----- DOCUMENT -----

U.S. Adopts Near-Total Ivory Ban

The move is the latest step in the Obama administration’s fight against wildlife trafficking.

By Jani Actman
PUBLISHED JUNE 3, 2016
Say you find an old elephant ivory trinket in your grandmother’s attic that no one wants. How can you legally get rid of it?

According to new rules announced Thursday, there aren’t many options—at least if you were hoping to make a buck off the item.

The regulations, which take effect on July 6, amount to a near-total ban on the commercial trade of African elephant ivory. Current law allows for the sale of ivory and ivory products in limited cases where the seller can prove the ivory is old and was lawfully imported. But the new rules further restrict exports and sales across state lines, as well as limit ivory trophy imports to two per year, per hunter. Ivory trophy imports are currently unlimited.

“Today’s bold action underscores the United States’ leadership and commitment to ending the scourge of elephant poaching and the tragic impact it’s having on wild populations,” said Secretary of the Interior Sally Jewell in a press release.

Poachers kill some 30,000 elephants a year in order to feed the global demand for ivory, with China by far the largest consumer, according to a 2010 report. The United States is among the world’s largest consumers of wildlife and remains a significant ivory market, the U.S. Fish and Wildlife Service says.

According to the agency, wildlife traffickers have exploited previous regulations allowing for a legal trade in ivory and the new rules will go a long way in helping law enforcement more easily distinguish legal from illegal ivory.

-----

TASKS TO COMPLETE:
• a. Quote the ivory ban article word for word, beginning at the words "Poachers kill some" and stopping after the words "Wildlife Service says.".
• b. Pull out each line of the rows below that contains the string "there", matching its case.

----- EXERCISE MATERIAL -----

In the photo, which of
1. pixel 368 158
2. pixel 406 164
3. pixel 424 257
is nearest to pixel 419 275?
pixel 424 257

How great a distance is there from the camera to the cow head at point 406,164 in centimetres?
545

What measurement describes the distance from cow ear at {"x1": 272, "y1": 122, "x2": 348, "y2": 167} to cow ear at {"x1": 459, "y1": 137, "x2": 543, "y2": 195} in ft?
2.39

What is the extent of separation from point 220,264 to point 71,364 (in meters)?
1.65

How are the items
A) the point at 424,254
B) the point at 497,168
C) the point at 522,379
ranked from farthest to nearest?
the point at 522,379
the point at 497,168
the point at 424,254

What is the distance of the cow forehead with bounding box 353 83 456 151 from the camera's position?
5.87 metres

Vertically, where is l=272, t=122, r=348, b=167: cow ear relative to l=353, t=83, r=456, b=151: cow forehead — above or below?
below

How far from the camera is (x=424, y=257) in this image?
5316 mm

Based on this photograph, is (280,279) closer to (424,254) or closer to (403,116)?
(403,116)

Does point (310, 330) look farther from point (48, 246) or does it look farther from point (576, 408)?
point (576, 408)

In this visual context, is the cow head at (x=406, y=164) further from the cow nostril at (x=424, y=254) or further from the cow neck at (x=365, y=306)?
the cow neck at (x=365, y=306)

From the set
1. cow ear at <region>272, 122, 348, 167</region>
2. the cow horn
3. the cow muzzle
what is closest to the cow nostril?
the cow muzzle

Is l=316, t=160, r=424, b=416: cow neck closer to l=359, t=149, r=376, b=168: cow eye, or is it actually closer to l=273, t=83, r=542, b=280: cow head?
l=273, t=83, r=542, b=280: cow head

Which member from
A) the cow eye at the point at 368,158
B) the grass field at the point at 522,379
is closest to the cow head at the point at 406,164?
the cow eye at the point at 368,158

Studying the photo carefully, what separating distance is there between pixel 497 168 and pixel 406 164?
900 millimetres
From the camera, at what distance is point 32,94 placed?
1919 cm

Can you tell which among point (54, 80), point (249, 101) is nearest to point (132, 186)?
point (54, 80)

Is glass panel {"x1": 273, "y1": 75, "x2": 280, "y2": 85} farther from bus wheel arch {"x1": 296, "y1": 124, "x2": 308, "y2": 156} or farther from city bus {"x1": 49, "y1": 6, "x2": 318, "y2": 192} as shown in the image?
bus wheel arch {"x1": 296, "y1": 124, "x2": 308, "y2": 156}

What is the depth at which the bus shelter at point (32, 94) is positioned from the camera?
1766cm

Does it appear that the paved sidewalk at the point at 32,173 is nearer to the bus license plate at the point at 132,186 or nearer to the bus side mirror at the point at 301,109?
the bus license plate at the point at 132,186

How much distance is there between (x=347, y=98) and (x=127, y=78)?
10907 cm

-----

RESULTS OF THE EXERCISE:
• a.
Poachers kill some 30,000 elephants a year in order to feed the global demand for ivory, with China by far the largest consumer, according to a 2010 report. The United States is among the world’s largest consumers of wildlife and remains a significant ivory market, the U.S. Fish and Wildlife Service says.

• b.
How great a distance is there from the camera to the cow head at point 406,164 in centimetres?
Studying the photo carefully, what separating distance is there between pixel 497 168 and pixel 406 164?
How much distance is there between (x=347, y=98) and (x=127, y=78)?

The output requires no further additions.